Another benefit is that you can pretty much make this as hot as you wish or as tame as you need to.
Since here, we don’t usually use tomatoes in our enchilada sauce, it is quite a change of pace and for some a bit less piquant than traditional sauces.
You could easily use this on pasta as well for something like a “Mexican spaghetti” or on a stiffer polenta as a bed for pork or chicken cutlets.
It has a lot of uses, so consider it as a condiment to other dishes.
1 pound Roma tomatoes, sliced in half lengthwise
2 to 4 serrano or jalapeño peppers, sliced lengthwise
(*I roast extra peppers, but add them one at a time while blending, in case they are too spicy)
1 small white onion, sliced into thick rings or into quarters
1 bulb of garlic
Salt and fresh cracked pepper to taste
1 teaspoon cumin seeds
1 teaspoon Mexican oregano
1 teaspoon dried thyme
2 cups chicken broth
2 tablespoons apple cider vinegar
4 tablespoons masa harina
1/2 cup water
1. Preheat oven to 400ºF. Line a baking sheet with foil paper. Add all the tomatoes, peppers and onion, cut-side up. Drizzle with olive oil, season with salt and pepper. Remove all the cloves from the bulb of garlic (leave the skins on) and nest it in a foil packet, adding a little oil before closing. Transfer to baking sheet. Roast for 1 hour, rotating the baking sheet halfway through cooking time. Remove from oven and let cool.
2. When tomato mixture has cooled, unwrap the garlic and squeeze out all the roasted garlic into the blender. Peel the skins off tomatoes and add to blender along with chiles, onions and all the juices from the pan. Blend on high until smooth. Set aside.
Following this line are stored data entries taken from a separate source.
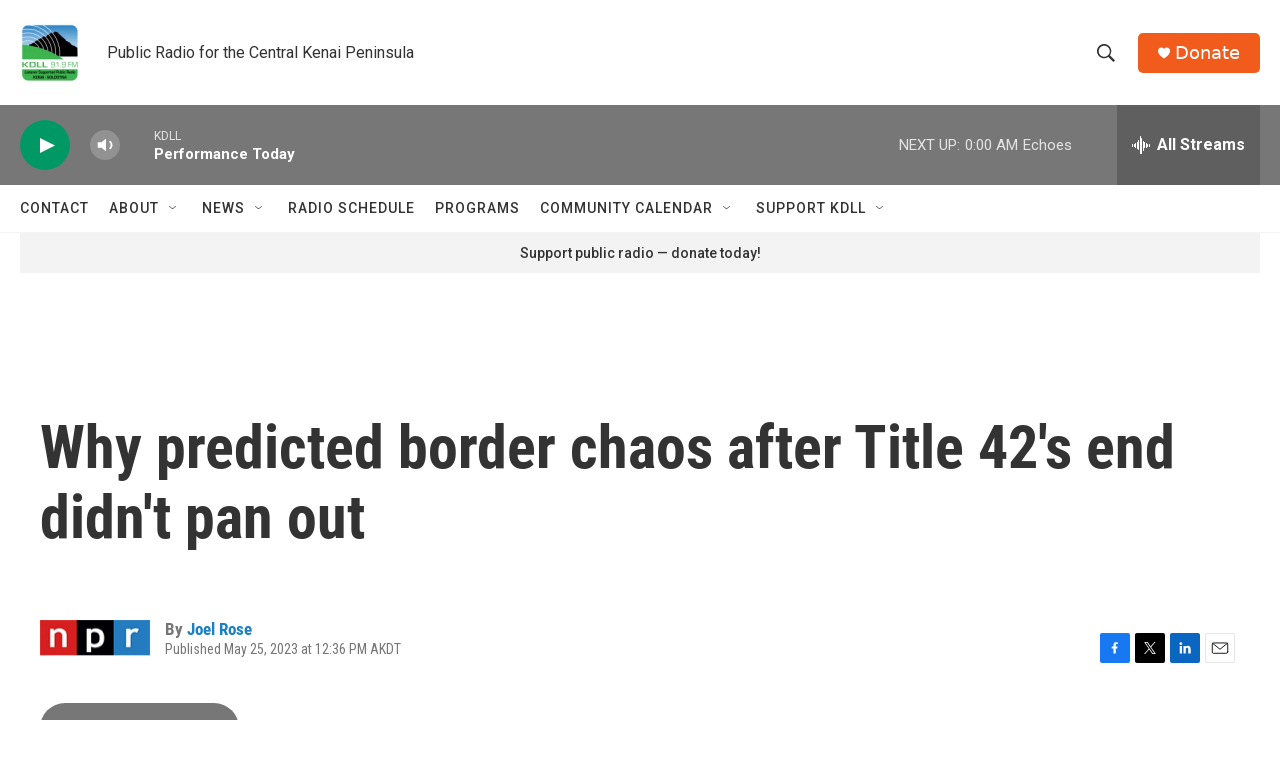

--- FILE ---
content_type: text/html; charset=utf-8
request_url: https://www.google.com/recaptcha/api2/aframe
body_size: 264
content:
<!DOCTYPE HTML><html><head><meta http-equiv="content-type" content="text/html; charset=UTF-8"></head><body><script nonce="sJH2cvzbLD8EIt8maE6Vrg">/** Anti-fraud and anti-abuse applications only. See google.com/recaptcha */ try{var clients={'sodar':'https://pagead2.googlesyndication.com/pagead/sodar?'};window.addEventListener("message",function(a){try{if(a.source===window.parent){var b=JSON.parse(a.data);var c=clients[b['id']];if(c){var d=document.createElement('img');d.src=c+b['params']+'&rc='+(localStorage.getItem("rc::a")?sessionStorage.getItem("rc::b"):"");window.document.body.appendChild(d);sessionStorage.setItem("rc::e",parseInt(sessionStorage.getItem("rc::e")||0)+1);localStorage.setItem("rc::h",'1769498637997');}}}catch(b){}});window.parent.postMessage("_grecaptcha_ready", "*");}catch(b){}</script></body></html>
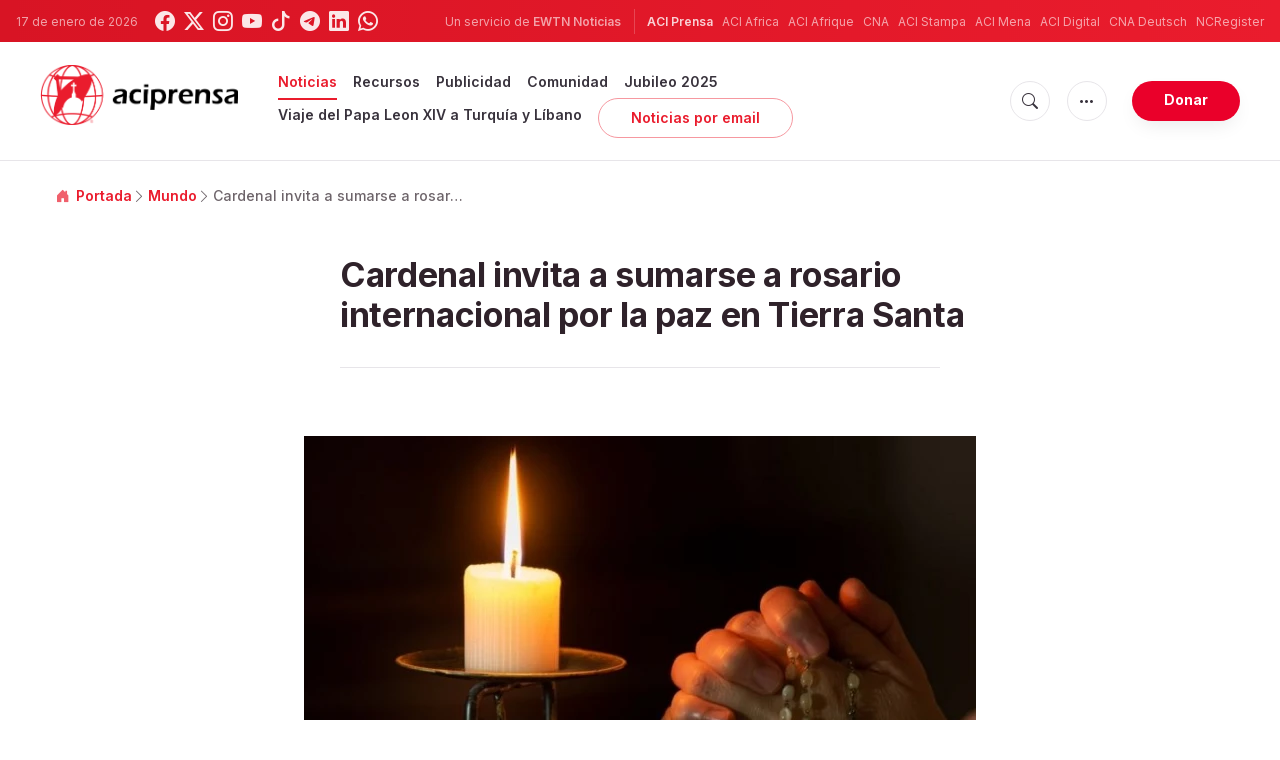

--- FILE ---
content_type: text/html; charset=utf-8
request_url: https://www.google.com/recaptcha/api2/aframe
body_size: 266
content:
<!DOCTYPE HTML><html><head><meta http-equiv="content-type" content="text/html; charset=UTF-8"></head><body><script nonce="tF9iaK97srNMXXM0X8HQdQ">/** Anti-fraud and anti-abuse applications only. See google.com/recaptcha */ try{var clients={'sodar':'https://pagead2.googlesyndication.com/pagead/sodar?'};window.addEventListener("message",function(a){try{if(a.source===window.parent){var b=JSON.parse(a.data);var c=clients[b['id']];if(c){var d=document.createElement('img');d.src=c+b['params']+'&rc='+(localStorage.getItem("rc::a")?sessionStorage.getItem("rc::b"):"");window.document.body.appendChild(d);sessionStorage.setItem("rc::e",parseInt(sessionStorage.getItem("rc::e")||0)+1);localStorage.setItem("rc::h",'1768673917498');}}}catch(b){}});window.parent.postMessage("_grecaptcha_ready", "*");}catch(b){}</script></body></html>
3. Preheat 2 tablespoons of olive oil to medium heat for a few minutes. Add the sauce from the blender, along with spices, vinegar and 2 cups of chicken broth. Whisk the masa harina with 1/2 cup of water until smooth. Once sauce comes to a boil, reduce heat and whisk in the masa harina slurry. Continue cooking on low for 20 minutes. Taste for salt and pepper.
SERVES: 2 cups
NOTES: The chiles above are suggestions. Tame it down with Poblanos or Anaheim, being mindful that each chile can vary, but classes are generally hotter or milder.